■ **SEGMENT DU DOCUMENT**:
Les nouvelles dispositions législatives s’inscrivent dans le prolongement des évolutions précédentes de la loi du 10 juillet 1965. Accompagnées de mesures incitatives, sont-elles à même de résoudre les causes des dysfonctionnements repérés ? Vont-elles mettre en mouvement les copropriétés nécessitant des travaux d’économie d’énergie et de gros entretien tout en assurant un équilibre entre le droit individuel et les besoins de gestion collective ?
Les principales difficultés rencontrées portent sur la question des travaux de gros entretien à prévoir sur les parties communes, propriété indivise. La gouvernance organisée autour d’une assemblée souveraine se réunissant une fois par an, d’un syndic mandataire et d’un conseil syndical consultatif est-elle adaptée aux nouveaux enjeux ? Le contrôle de gestion confié au conseil syndical apparaît-il suffisant et à même de créer un climat de confiance nécessaire au bon fonctionnement et à la prise de décision dans les copropriétés ?

■ **LISTE DES TÂCHES**:
1. D'après le texte sur la copropriété, à quelle fréquence l'assemblée souveraine se réunit-elle ?
2. Prolongez le texte sur la gouvernance des copropriétés en reprenant après sa dernière phrase.

■ **EXTRAITS DE DONNÉES**:
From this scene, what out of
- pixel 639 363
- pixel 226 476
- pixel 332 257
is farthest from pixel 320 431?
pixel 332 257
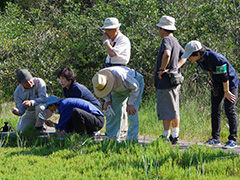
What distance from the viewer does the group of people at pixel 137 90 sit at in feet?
16.7

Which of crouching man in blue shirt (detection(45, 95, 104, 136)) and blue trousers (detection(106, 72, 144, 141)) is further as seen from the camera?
crouching man in blue shirt (detection(45, 95, 104, 136))

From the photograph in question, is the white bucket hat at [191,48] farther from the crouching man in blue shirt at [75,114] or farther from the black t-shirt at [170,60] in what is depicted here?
the crouching man in blue shirt at [75,114]

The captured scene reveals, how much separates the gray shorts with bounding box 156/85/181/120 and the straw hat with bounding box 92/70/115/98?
910mm

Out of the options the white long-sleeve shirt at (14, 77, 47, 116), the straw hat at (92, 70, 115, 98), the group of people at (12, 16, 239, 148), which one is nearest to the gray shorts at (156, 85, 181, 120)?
the group of people at (12, 16, 239, 148)

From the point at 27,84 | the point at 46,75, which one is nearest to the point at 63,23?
the point at 46,75

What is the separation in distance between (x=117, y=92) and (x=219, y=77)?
1.56 m

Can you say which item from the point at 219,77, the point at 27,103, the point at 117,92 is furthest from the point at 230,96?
the point at 27,103

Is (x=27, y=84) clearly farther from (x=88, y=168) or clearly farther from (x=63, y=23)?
(x=63, y=23)

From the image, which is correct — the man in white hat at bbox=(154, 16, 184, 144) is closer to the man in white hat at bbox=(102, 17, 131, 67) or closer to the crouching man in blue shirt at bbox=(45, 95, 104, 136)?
the man in white hat at bbox=(102, 17, 131, 67)

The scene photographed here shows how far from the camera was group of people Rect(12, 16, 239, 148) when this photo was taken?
5.08 meters

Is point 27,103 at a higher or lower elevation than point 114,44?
lower

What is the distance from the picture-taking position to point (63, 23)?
1041 cm

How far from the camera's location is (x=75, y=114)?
5.46m

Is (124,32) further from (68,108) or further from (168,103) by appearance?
(168,103)
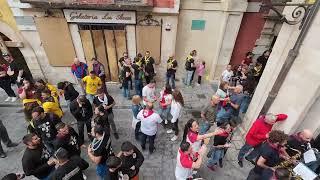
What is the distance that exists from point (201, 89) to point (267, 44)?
3521 mm

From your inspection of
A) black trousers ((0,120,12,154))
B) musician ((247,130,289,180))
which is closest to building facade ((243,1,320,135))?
musician ((247,130,289,180))

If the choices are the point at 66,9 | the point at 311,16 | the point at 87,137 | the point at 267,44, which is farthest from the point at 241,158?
the point at 66,9

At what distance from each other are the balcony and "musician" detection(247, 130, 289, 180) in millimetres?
6086

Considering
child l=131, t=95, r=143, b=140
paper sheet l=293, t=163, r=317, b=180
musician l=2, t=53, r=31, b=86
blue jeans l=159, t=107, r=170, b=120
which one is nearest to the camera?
paper sheet l=293, t=163, r=317, b=180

■ **RÉPONSES PAR TÂCHE**:
1. Elle se réunit une fois par an.

2.
Au-delà de ces récentes avancées, le socle juridique actuel constitue-t-il un frein à la rénovation des immeubles collectifs privés indispensable pour maintenir les immeubles en bon état et assurer la transition énergétique de notre pays ?
Pour dépasser les difficultés récurrentes et renforcer les effets des dernières modifications de la loi et, il apparaît utile de solliciter la recherche et l’expertise afin de repenser le cadre juridique existant. Celui-ci peut soutenir les avancées engagées par les acteurs publics et privés pour favoriser l’amélioration des immeubles en copropriété.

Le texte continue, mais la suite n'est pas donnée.